Condition of uninterrupted residence of three years for award of education grant infringing articles 20 and 21 TFEU
>> The requests for a preliminary ruling concern the question whether Articles 20 TFEU and 21 TFEU must be interpreted as meaning that they precluded the legislation of a Member State which made the award of an education grant for studies in another Member State for a period of more than one year subject to a sole condition that required the applicant to have a permanent residence, within the meaning of that law, in national territory for at least three years prior to commencing those studies.
The Court first of all recalled that, as German nationals, Ms Prinz and Mr Seeberger enjoyed the status of citizens of the Union under Article 20(1) TFEU and might therefore rely on the rights conferred on those having that status, including against their Member State of origin (see Case C‑192/05 Tas-Hagen and Tas , and Joined Cases C‑11/06 and C‑12/06 Morgan and Bucher ).

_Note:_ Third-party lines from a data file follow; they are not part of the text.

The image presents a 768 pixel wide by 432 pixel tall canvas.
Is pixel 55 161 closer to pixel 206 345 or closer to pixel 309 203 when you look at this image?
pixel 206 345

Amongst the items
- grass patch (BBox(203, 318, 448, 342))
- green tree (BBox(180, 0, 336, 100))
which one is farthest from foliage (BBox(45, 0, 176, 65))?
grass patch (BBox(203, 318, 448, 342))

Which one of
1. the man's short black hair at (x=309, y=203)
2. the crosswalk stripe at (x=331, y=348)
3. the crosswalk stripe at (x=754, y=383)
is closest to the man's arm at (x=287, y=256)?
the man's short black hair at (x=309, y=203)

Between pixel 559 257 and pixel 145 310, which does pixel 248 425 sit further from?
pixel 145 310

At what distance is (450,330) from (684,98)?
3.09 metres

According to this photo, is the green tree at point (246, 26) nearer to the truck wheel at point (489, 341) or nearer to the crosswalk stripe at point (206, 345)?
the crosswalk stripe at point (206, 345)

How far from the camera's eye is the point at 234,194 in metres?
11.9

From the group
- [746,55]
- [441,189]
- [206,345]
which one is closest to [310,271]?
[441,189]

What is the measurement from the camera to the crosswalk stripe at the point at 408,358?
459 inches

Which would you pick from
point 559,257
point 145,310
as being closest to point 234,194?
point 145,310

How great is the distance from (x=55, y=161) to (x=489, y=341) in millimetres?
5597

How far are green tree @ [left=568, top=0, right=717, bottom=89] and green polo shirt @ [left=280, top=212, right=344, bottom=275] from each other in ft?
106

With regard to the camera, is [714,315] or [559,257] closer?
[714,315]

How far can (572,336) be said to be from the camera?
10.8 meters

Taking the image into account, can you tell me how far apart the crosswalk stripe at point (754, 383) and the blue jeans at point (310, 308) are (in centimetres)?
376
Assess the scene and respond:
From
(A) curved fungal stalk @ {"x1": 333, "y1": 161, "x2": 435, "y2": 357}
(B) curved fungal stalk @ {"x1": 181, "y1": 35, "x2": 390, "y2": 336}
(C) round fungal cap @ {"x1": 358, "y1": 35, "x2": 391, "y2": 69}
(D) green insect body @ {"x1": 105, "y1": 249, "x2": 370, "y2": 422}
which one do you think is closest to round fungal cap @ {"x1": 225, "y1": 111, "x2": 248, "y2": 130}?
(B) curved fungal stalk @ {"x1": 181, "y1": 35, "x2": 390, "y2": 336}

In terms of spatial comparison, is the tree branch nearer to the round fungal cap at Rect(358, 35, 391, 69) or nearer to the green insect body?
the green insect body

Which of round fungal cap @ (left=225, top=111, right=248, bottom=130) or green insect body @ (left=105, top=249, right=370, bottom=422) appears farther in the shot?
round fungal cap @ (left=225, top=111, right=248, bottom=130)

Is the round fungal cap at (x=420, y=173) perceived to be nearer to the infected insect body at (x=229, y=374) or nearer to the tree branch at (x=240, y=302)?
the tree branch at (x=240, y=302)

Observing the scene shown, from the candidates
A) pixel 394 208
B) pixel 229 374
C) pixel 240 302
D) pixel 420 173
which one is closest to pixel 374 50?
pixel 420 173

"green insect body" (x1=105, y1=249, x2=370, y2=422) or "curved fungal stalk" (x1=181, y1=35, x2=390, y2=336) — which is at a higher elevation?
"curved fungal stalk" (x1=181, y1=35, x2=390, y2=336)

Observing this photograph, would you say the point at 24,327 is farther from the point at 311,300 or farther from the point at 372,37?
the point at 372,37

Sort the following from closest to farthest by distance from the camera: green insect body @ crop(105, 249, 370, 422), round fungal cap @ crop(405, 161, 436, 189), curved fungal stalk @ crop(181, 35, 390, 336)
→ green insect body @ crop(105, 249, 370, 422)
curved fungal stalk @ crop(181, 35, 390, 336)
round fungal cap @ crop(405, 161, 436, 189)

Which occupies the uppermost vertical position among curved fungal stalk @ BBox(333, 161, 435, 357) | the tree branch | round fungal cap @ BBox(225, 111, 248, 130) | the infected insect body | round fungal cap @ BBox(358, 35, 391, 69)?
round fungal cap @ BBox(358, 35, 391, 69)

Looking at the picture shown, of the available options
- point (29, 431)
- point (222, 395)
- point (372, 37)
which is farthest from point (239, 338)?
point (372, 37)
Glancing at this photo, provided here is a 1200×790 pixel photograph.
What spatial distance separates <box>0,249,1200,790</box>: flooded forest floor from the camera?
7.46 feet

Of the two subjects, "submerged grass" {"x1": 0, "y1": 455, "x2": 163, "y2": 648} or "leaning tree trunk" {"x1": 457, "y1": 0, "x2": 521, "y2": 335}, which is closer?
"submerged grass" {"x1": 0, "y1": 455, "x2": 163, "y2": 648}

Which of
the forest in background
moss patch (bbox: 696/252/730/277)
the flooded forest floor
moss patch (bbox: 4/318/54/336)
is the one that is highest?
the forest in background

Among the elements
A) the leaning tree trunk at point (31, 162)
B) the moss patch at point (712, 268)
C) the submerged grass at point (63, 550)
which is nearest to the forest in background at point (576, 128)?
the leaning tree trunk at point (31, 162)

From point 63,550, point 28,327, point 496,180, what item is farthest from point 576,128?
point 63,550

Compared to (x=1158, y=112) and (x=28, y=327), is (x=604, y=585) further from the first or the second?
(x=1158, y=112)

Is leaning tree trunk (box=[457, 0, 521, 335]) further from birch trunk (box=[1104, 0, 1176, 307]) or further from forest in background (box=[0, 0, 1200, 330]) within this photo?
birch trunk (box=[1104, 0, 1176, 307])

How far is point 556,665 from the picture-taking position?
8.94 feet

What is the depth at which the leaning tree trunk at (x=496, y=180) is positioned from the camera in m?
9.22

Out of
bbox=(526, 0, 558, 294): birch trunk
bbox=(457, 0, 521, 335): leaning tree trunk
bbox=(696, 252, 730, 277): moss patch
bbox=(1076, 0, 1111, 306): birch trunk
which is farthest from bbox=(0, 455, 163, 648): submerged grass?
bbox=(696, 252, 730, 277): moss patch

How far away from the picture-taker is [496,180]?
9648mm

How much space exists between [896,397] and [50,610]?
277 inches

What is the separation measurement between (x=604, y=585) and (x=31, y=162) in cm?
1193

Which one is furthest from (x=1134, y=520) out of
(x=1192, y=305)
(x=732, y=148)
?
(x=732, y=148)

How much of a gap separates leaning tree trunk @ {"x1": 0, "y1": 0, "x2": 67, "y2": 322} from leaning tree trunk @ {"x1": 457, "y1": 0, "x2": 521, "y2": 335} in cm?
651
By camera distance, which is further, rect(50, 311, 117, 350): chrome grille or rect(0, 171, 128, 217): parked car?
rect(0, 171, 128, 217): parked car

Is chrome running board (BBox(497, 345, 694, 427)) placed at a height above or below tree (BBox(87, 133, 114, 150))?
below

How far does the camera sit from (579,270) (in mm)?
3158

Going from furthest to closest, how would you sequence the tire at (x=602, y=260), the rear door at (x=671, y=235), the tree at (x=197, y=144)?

The Court reiterated that Union citizenship was destined to be the fundamental status of nationals of the Member States, enabling those who found themselves in the same situation to enjoy within the scope ratione materiae of the TFEU the same treatment in law irrespective of their nationality, subject to such exceptions as are expressly provided for (see Case C‑184/99 Grzelczyk ; Case C‑224/98 D’Hoop ; and Case C‑46/12 N. ).
The Court held that the situations falling within the scope of European Union law included those involving the exercise of the fundamental freedoms guaranteed by the Treaty, in particular those involving the freedom to move and reside within the territory of the Member States, as conferred by Article 21 TFEU (see Case C‑76/05 Schwarz and Gootjes-Schwarz ).
The Court held that national legislation which placed at a disadvantage certain of the nationals of the Member State concerned simply because they had exercised their freedom to move and to reside in another Member State was a restriction on the freedoms conferred by Article 18(1) EC on every citizen of the Union (see Case C‑406/04 De Cuyper ).
The Court stressed that the opportunities offered by the Treaty in relation to freedom of movement for citizens of the Union could not be fully effective if a national of a Member State could be deterred from availing himself of them by obstacles placed in the way of his stay in another Member State by legislation of his State of origin penalising the mere fact that he had used those opportunities (see C‑224/02 Pusa ).
The Court argued that that consideration was particularly important in the field of education in view of the aims pursued by Article 6(e) TFEU and the second indent of Article 165(2) TFEU, namely, inter alia, encouraging mobility of students and teachers (see Case C-147/03 Commission v Austria ).
The Court thus found that where a Member State provided for a system of education or training grants which enabled students to receive such grants if they pursued studies in another Member State, it must ensure that the detailed rules for the award of those grants did not create an unjustified restriction of the right to move and reside within the territory of the Member States laid down in Article 21 TFEU.
The Court held that a condition of uninterrupted residence of three years, was likely to dissuade nationals from exercising their right to freedom of movement and residence in another Member State, given the impact that exercising that freedom was likely to have on the right to the education or training grant.
The Court reiterated that legislation which was likely to restrict a fundamental freedom guaranteed by the Treaty could be justified in the light of European Union law only if it was based on objective considerations of public interest independent of the nationality of the persons concerned and if it was proportionate to the legitimate objective pursued by the provisions of national law (see Case C‑192/05 Tas-Hagen and Tas , and Joined Cases C‑11/06 and C‑12/06 Morgan and Bucher ).
The Court held that a measure was proportionate when, while appropriate for securing the attainment of the objective pursued, it did not go beyond what is necessary in order to attain it (see e.g. Case C‑379/11 Caves Krier Frères ).
The Court held that although the existence of a certain level of integration may be regarded as established by the finding that a student had resided in the Member State where he might apply for an education or training grant for a certain period, a sole condition of residence, such as that at issue in the main proceedings, risked excluding from funding students who, despite not having resided for an uninterrupted period of three years in Germany immediately prior to studying abroad, were nevertheless sufficiently connected to German society.
The Court furthermore pointed out that other provisions of the legislation at issue in the main proceedings themselves permitted factors distinct from the place of residence of the applicant for the grant to be relevant, both in order to establish the centre of family interests of the person concerned and to determine whether the conditions for the award of the grant were fulfilled in the case of home-country nationals who had established their permanent residence abroad.
The Court held that it was for the national court to carry out the necessary checks in order to determine whether the persons concerned could prove a sufficient level of connection with German society capable of demonstrating their integration into that society.
The Court concluded that a sole condition of uninterrupted residence of three years, such as that at issue in the main proceedings, was too general and exclusive, and went beyond what was necessary to achieve the objectives pursued and could not, therefore, be regarded as proportionate.